As a child, Dr Murthy experienced for himself the shame that can come with loneliness.

"I would come to school every morning, dropped off by parents, and have this sinking feeling in the pit of my stomach because I was scared about being alone and feeling left out.'

"I felt that somehow if I felt lonely I wasn't worthy, that I was broken in some way, that I was deficient and it was my fault. I didn't want to feel that way and certainly, didn't want to admit that to someone else."

Loneliness should no more shameful than feeling hungry or thirsty, but our culture teaches us to act as if we don't crave or need more connection than we currently have, Murthy says.

"But that's not how human beings were designed. We're designed to show how we feel. We're not designed to pretend to be impermeable to pain and hardship, pretend that we don't need anyone else. When we aspire to that kind of independent ideal it leads to greater pain."

Working as a young doctor, Murthy saw many people come to the hospital alone. After delivering a diagnosis, he'd ask them if they had someone to call and many said 'I wish there was'.

"It was only years later that I realised that that loneliness was not adjacent to the issues with their health, it was directly related to it because now we know that loneliness affects our health.'"
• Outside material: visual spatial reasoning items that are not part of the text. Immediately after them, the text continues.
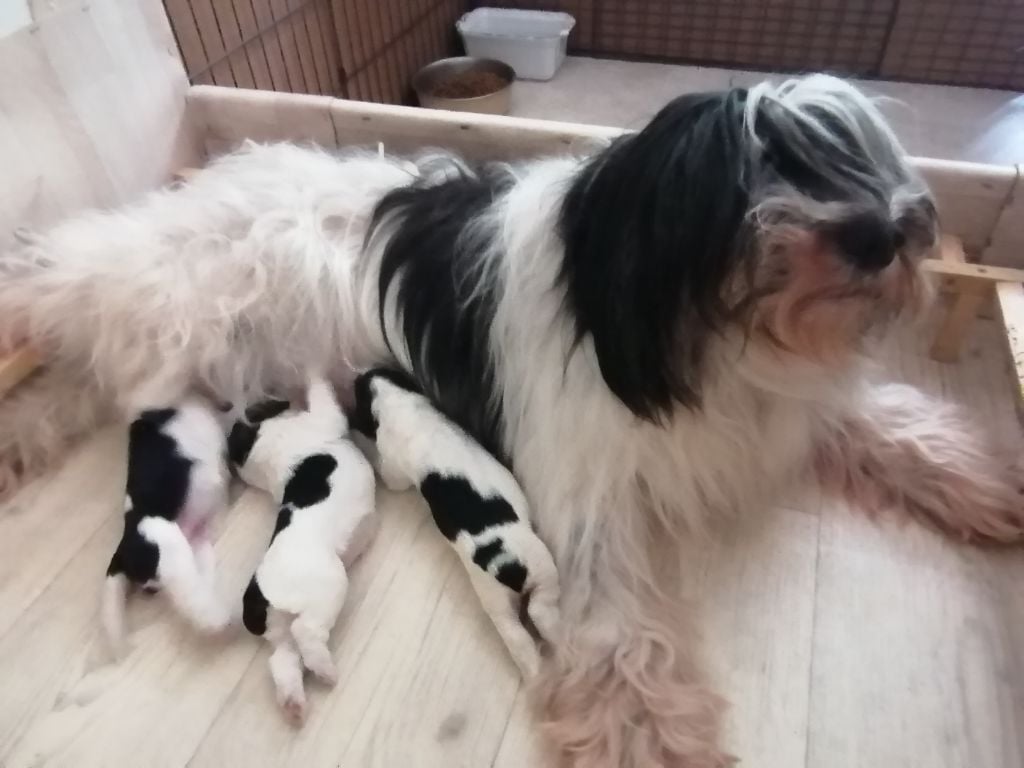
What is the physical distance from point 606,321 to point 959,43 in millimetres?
2148

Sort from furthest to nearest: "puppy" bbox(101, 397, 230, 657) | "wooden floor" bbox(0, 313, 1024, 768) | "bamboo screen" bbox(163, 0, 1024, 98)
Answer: "bamboo screen" bbox(163, 0, 1024, 98), "puppy" bbox(101, 397, 230, 657), "wooden floor" bbox(0, 313, 1024, 768)

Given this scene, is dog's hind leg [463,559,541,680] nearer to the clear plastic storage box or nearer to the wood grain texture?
the wood grain texture

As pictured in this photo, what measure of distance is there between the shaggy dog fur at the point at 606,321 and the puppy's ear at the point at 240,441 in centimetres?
10

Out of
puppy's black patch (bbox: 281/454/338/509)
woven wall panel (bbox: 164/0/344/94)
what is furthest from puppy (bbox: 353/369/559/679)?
woven wall panel (bbox: 164/0/344/94)

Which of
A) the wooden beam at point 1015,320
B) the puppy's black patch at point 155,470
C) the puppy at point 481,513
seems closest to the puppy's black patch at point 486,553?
the puppy at point 481,513

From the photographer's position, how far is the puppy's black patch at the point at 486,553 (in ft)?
4.00

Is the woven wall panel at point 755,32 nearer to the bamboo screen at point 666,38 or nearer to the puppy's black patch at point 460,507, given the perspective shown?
the bamboo screen at point 666,38

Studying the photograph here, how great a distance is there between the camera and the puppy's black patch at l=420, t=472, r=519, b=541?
1.25 m

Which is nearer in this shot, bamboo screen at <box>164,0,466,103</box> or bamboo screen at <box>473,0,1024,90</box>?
bamboo screen at <box>164,0,466,103</box>

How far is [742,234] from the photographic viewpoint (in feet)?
3.25

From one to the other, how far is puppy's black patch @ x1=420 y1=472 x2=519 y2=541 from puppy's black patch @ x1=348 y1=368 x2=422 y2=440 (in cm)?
20

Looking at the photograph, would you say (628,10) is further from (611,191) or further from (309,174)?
(611,191)

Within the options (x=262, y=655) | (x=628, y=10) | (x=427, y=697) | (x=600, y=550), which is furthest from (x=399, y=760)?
(x=628, y=10)

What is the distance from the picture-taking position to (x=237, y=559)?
1428mm
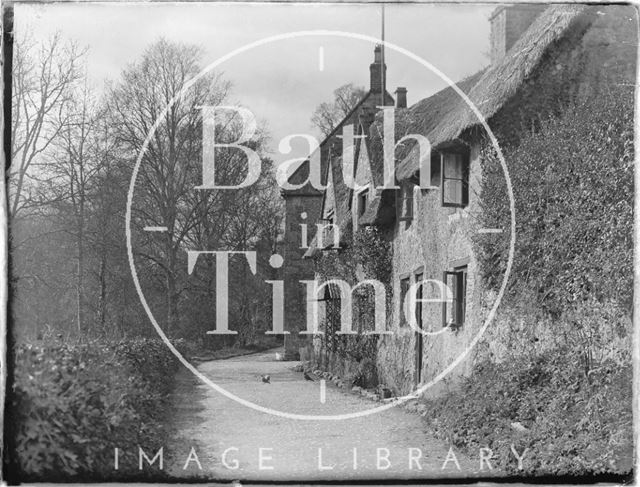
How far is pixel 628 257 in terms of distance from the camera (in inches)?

Travelling around the States at the beginning of his tenure as Surgeon General, Dr Murthy began to realise the powerful effects of disconnection on health and wellbeing.

People told him about struggling with substance use, addiction, violence, rising rates of anxiety and depression. What he didn't expect was that behind many of these stories were threads of loneliness.

'I wish I had a stronger sense of community' or 'I feel I have to carry all of these burdens on my own' or 'I feel invisible', people told him.

So what is loneliness? Murthy defines it as 'the feeling that the connections we need in our life are greater than the connections we have'.

It can also be about the quality of our connections, he says.

"Do we feel we can be ourselves with others? Do we show others who we really are? And do they accept us without judgement?"

If you are feeling lonely, service is a powerful antidote, Dr Murthy says, it could be asking a neighbour if they need any help or having a ten-minute chat with a friend who's having a hard time.

Also, listen like you mean it: "When we give people the gift of our full attention, it pays big dividends."

Dr Vivek Murthy is the author of Together: The Healing Power of Human Connection in a Sometimes Lonely World.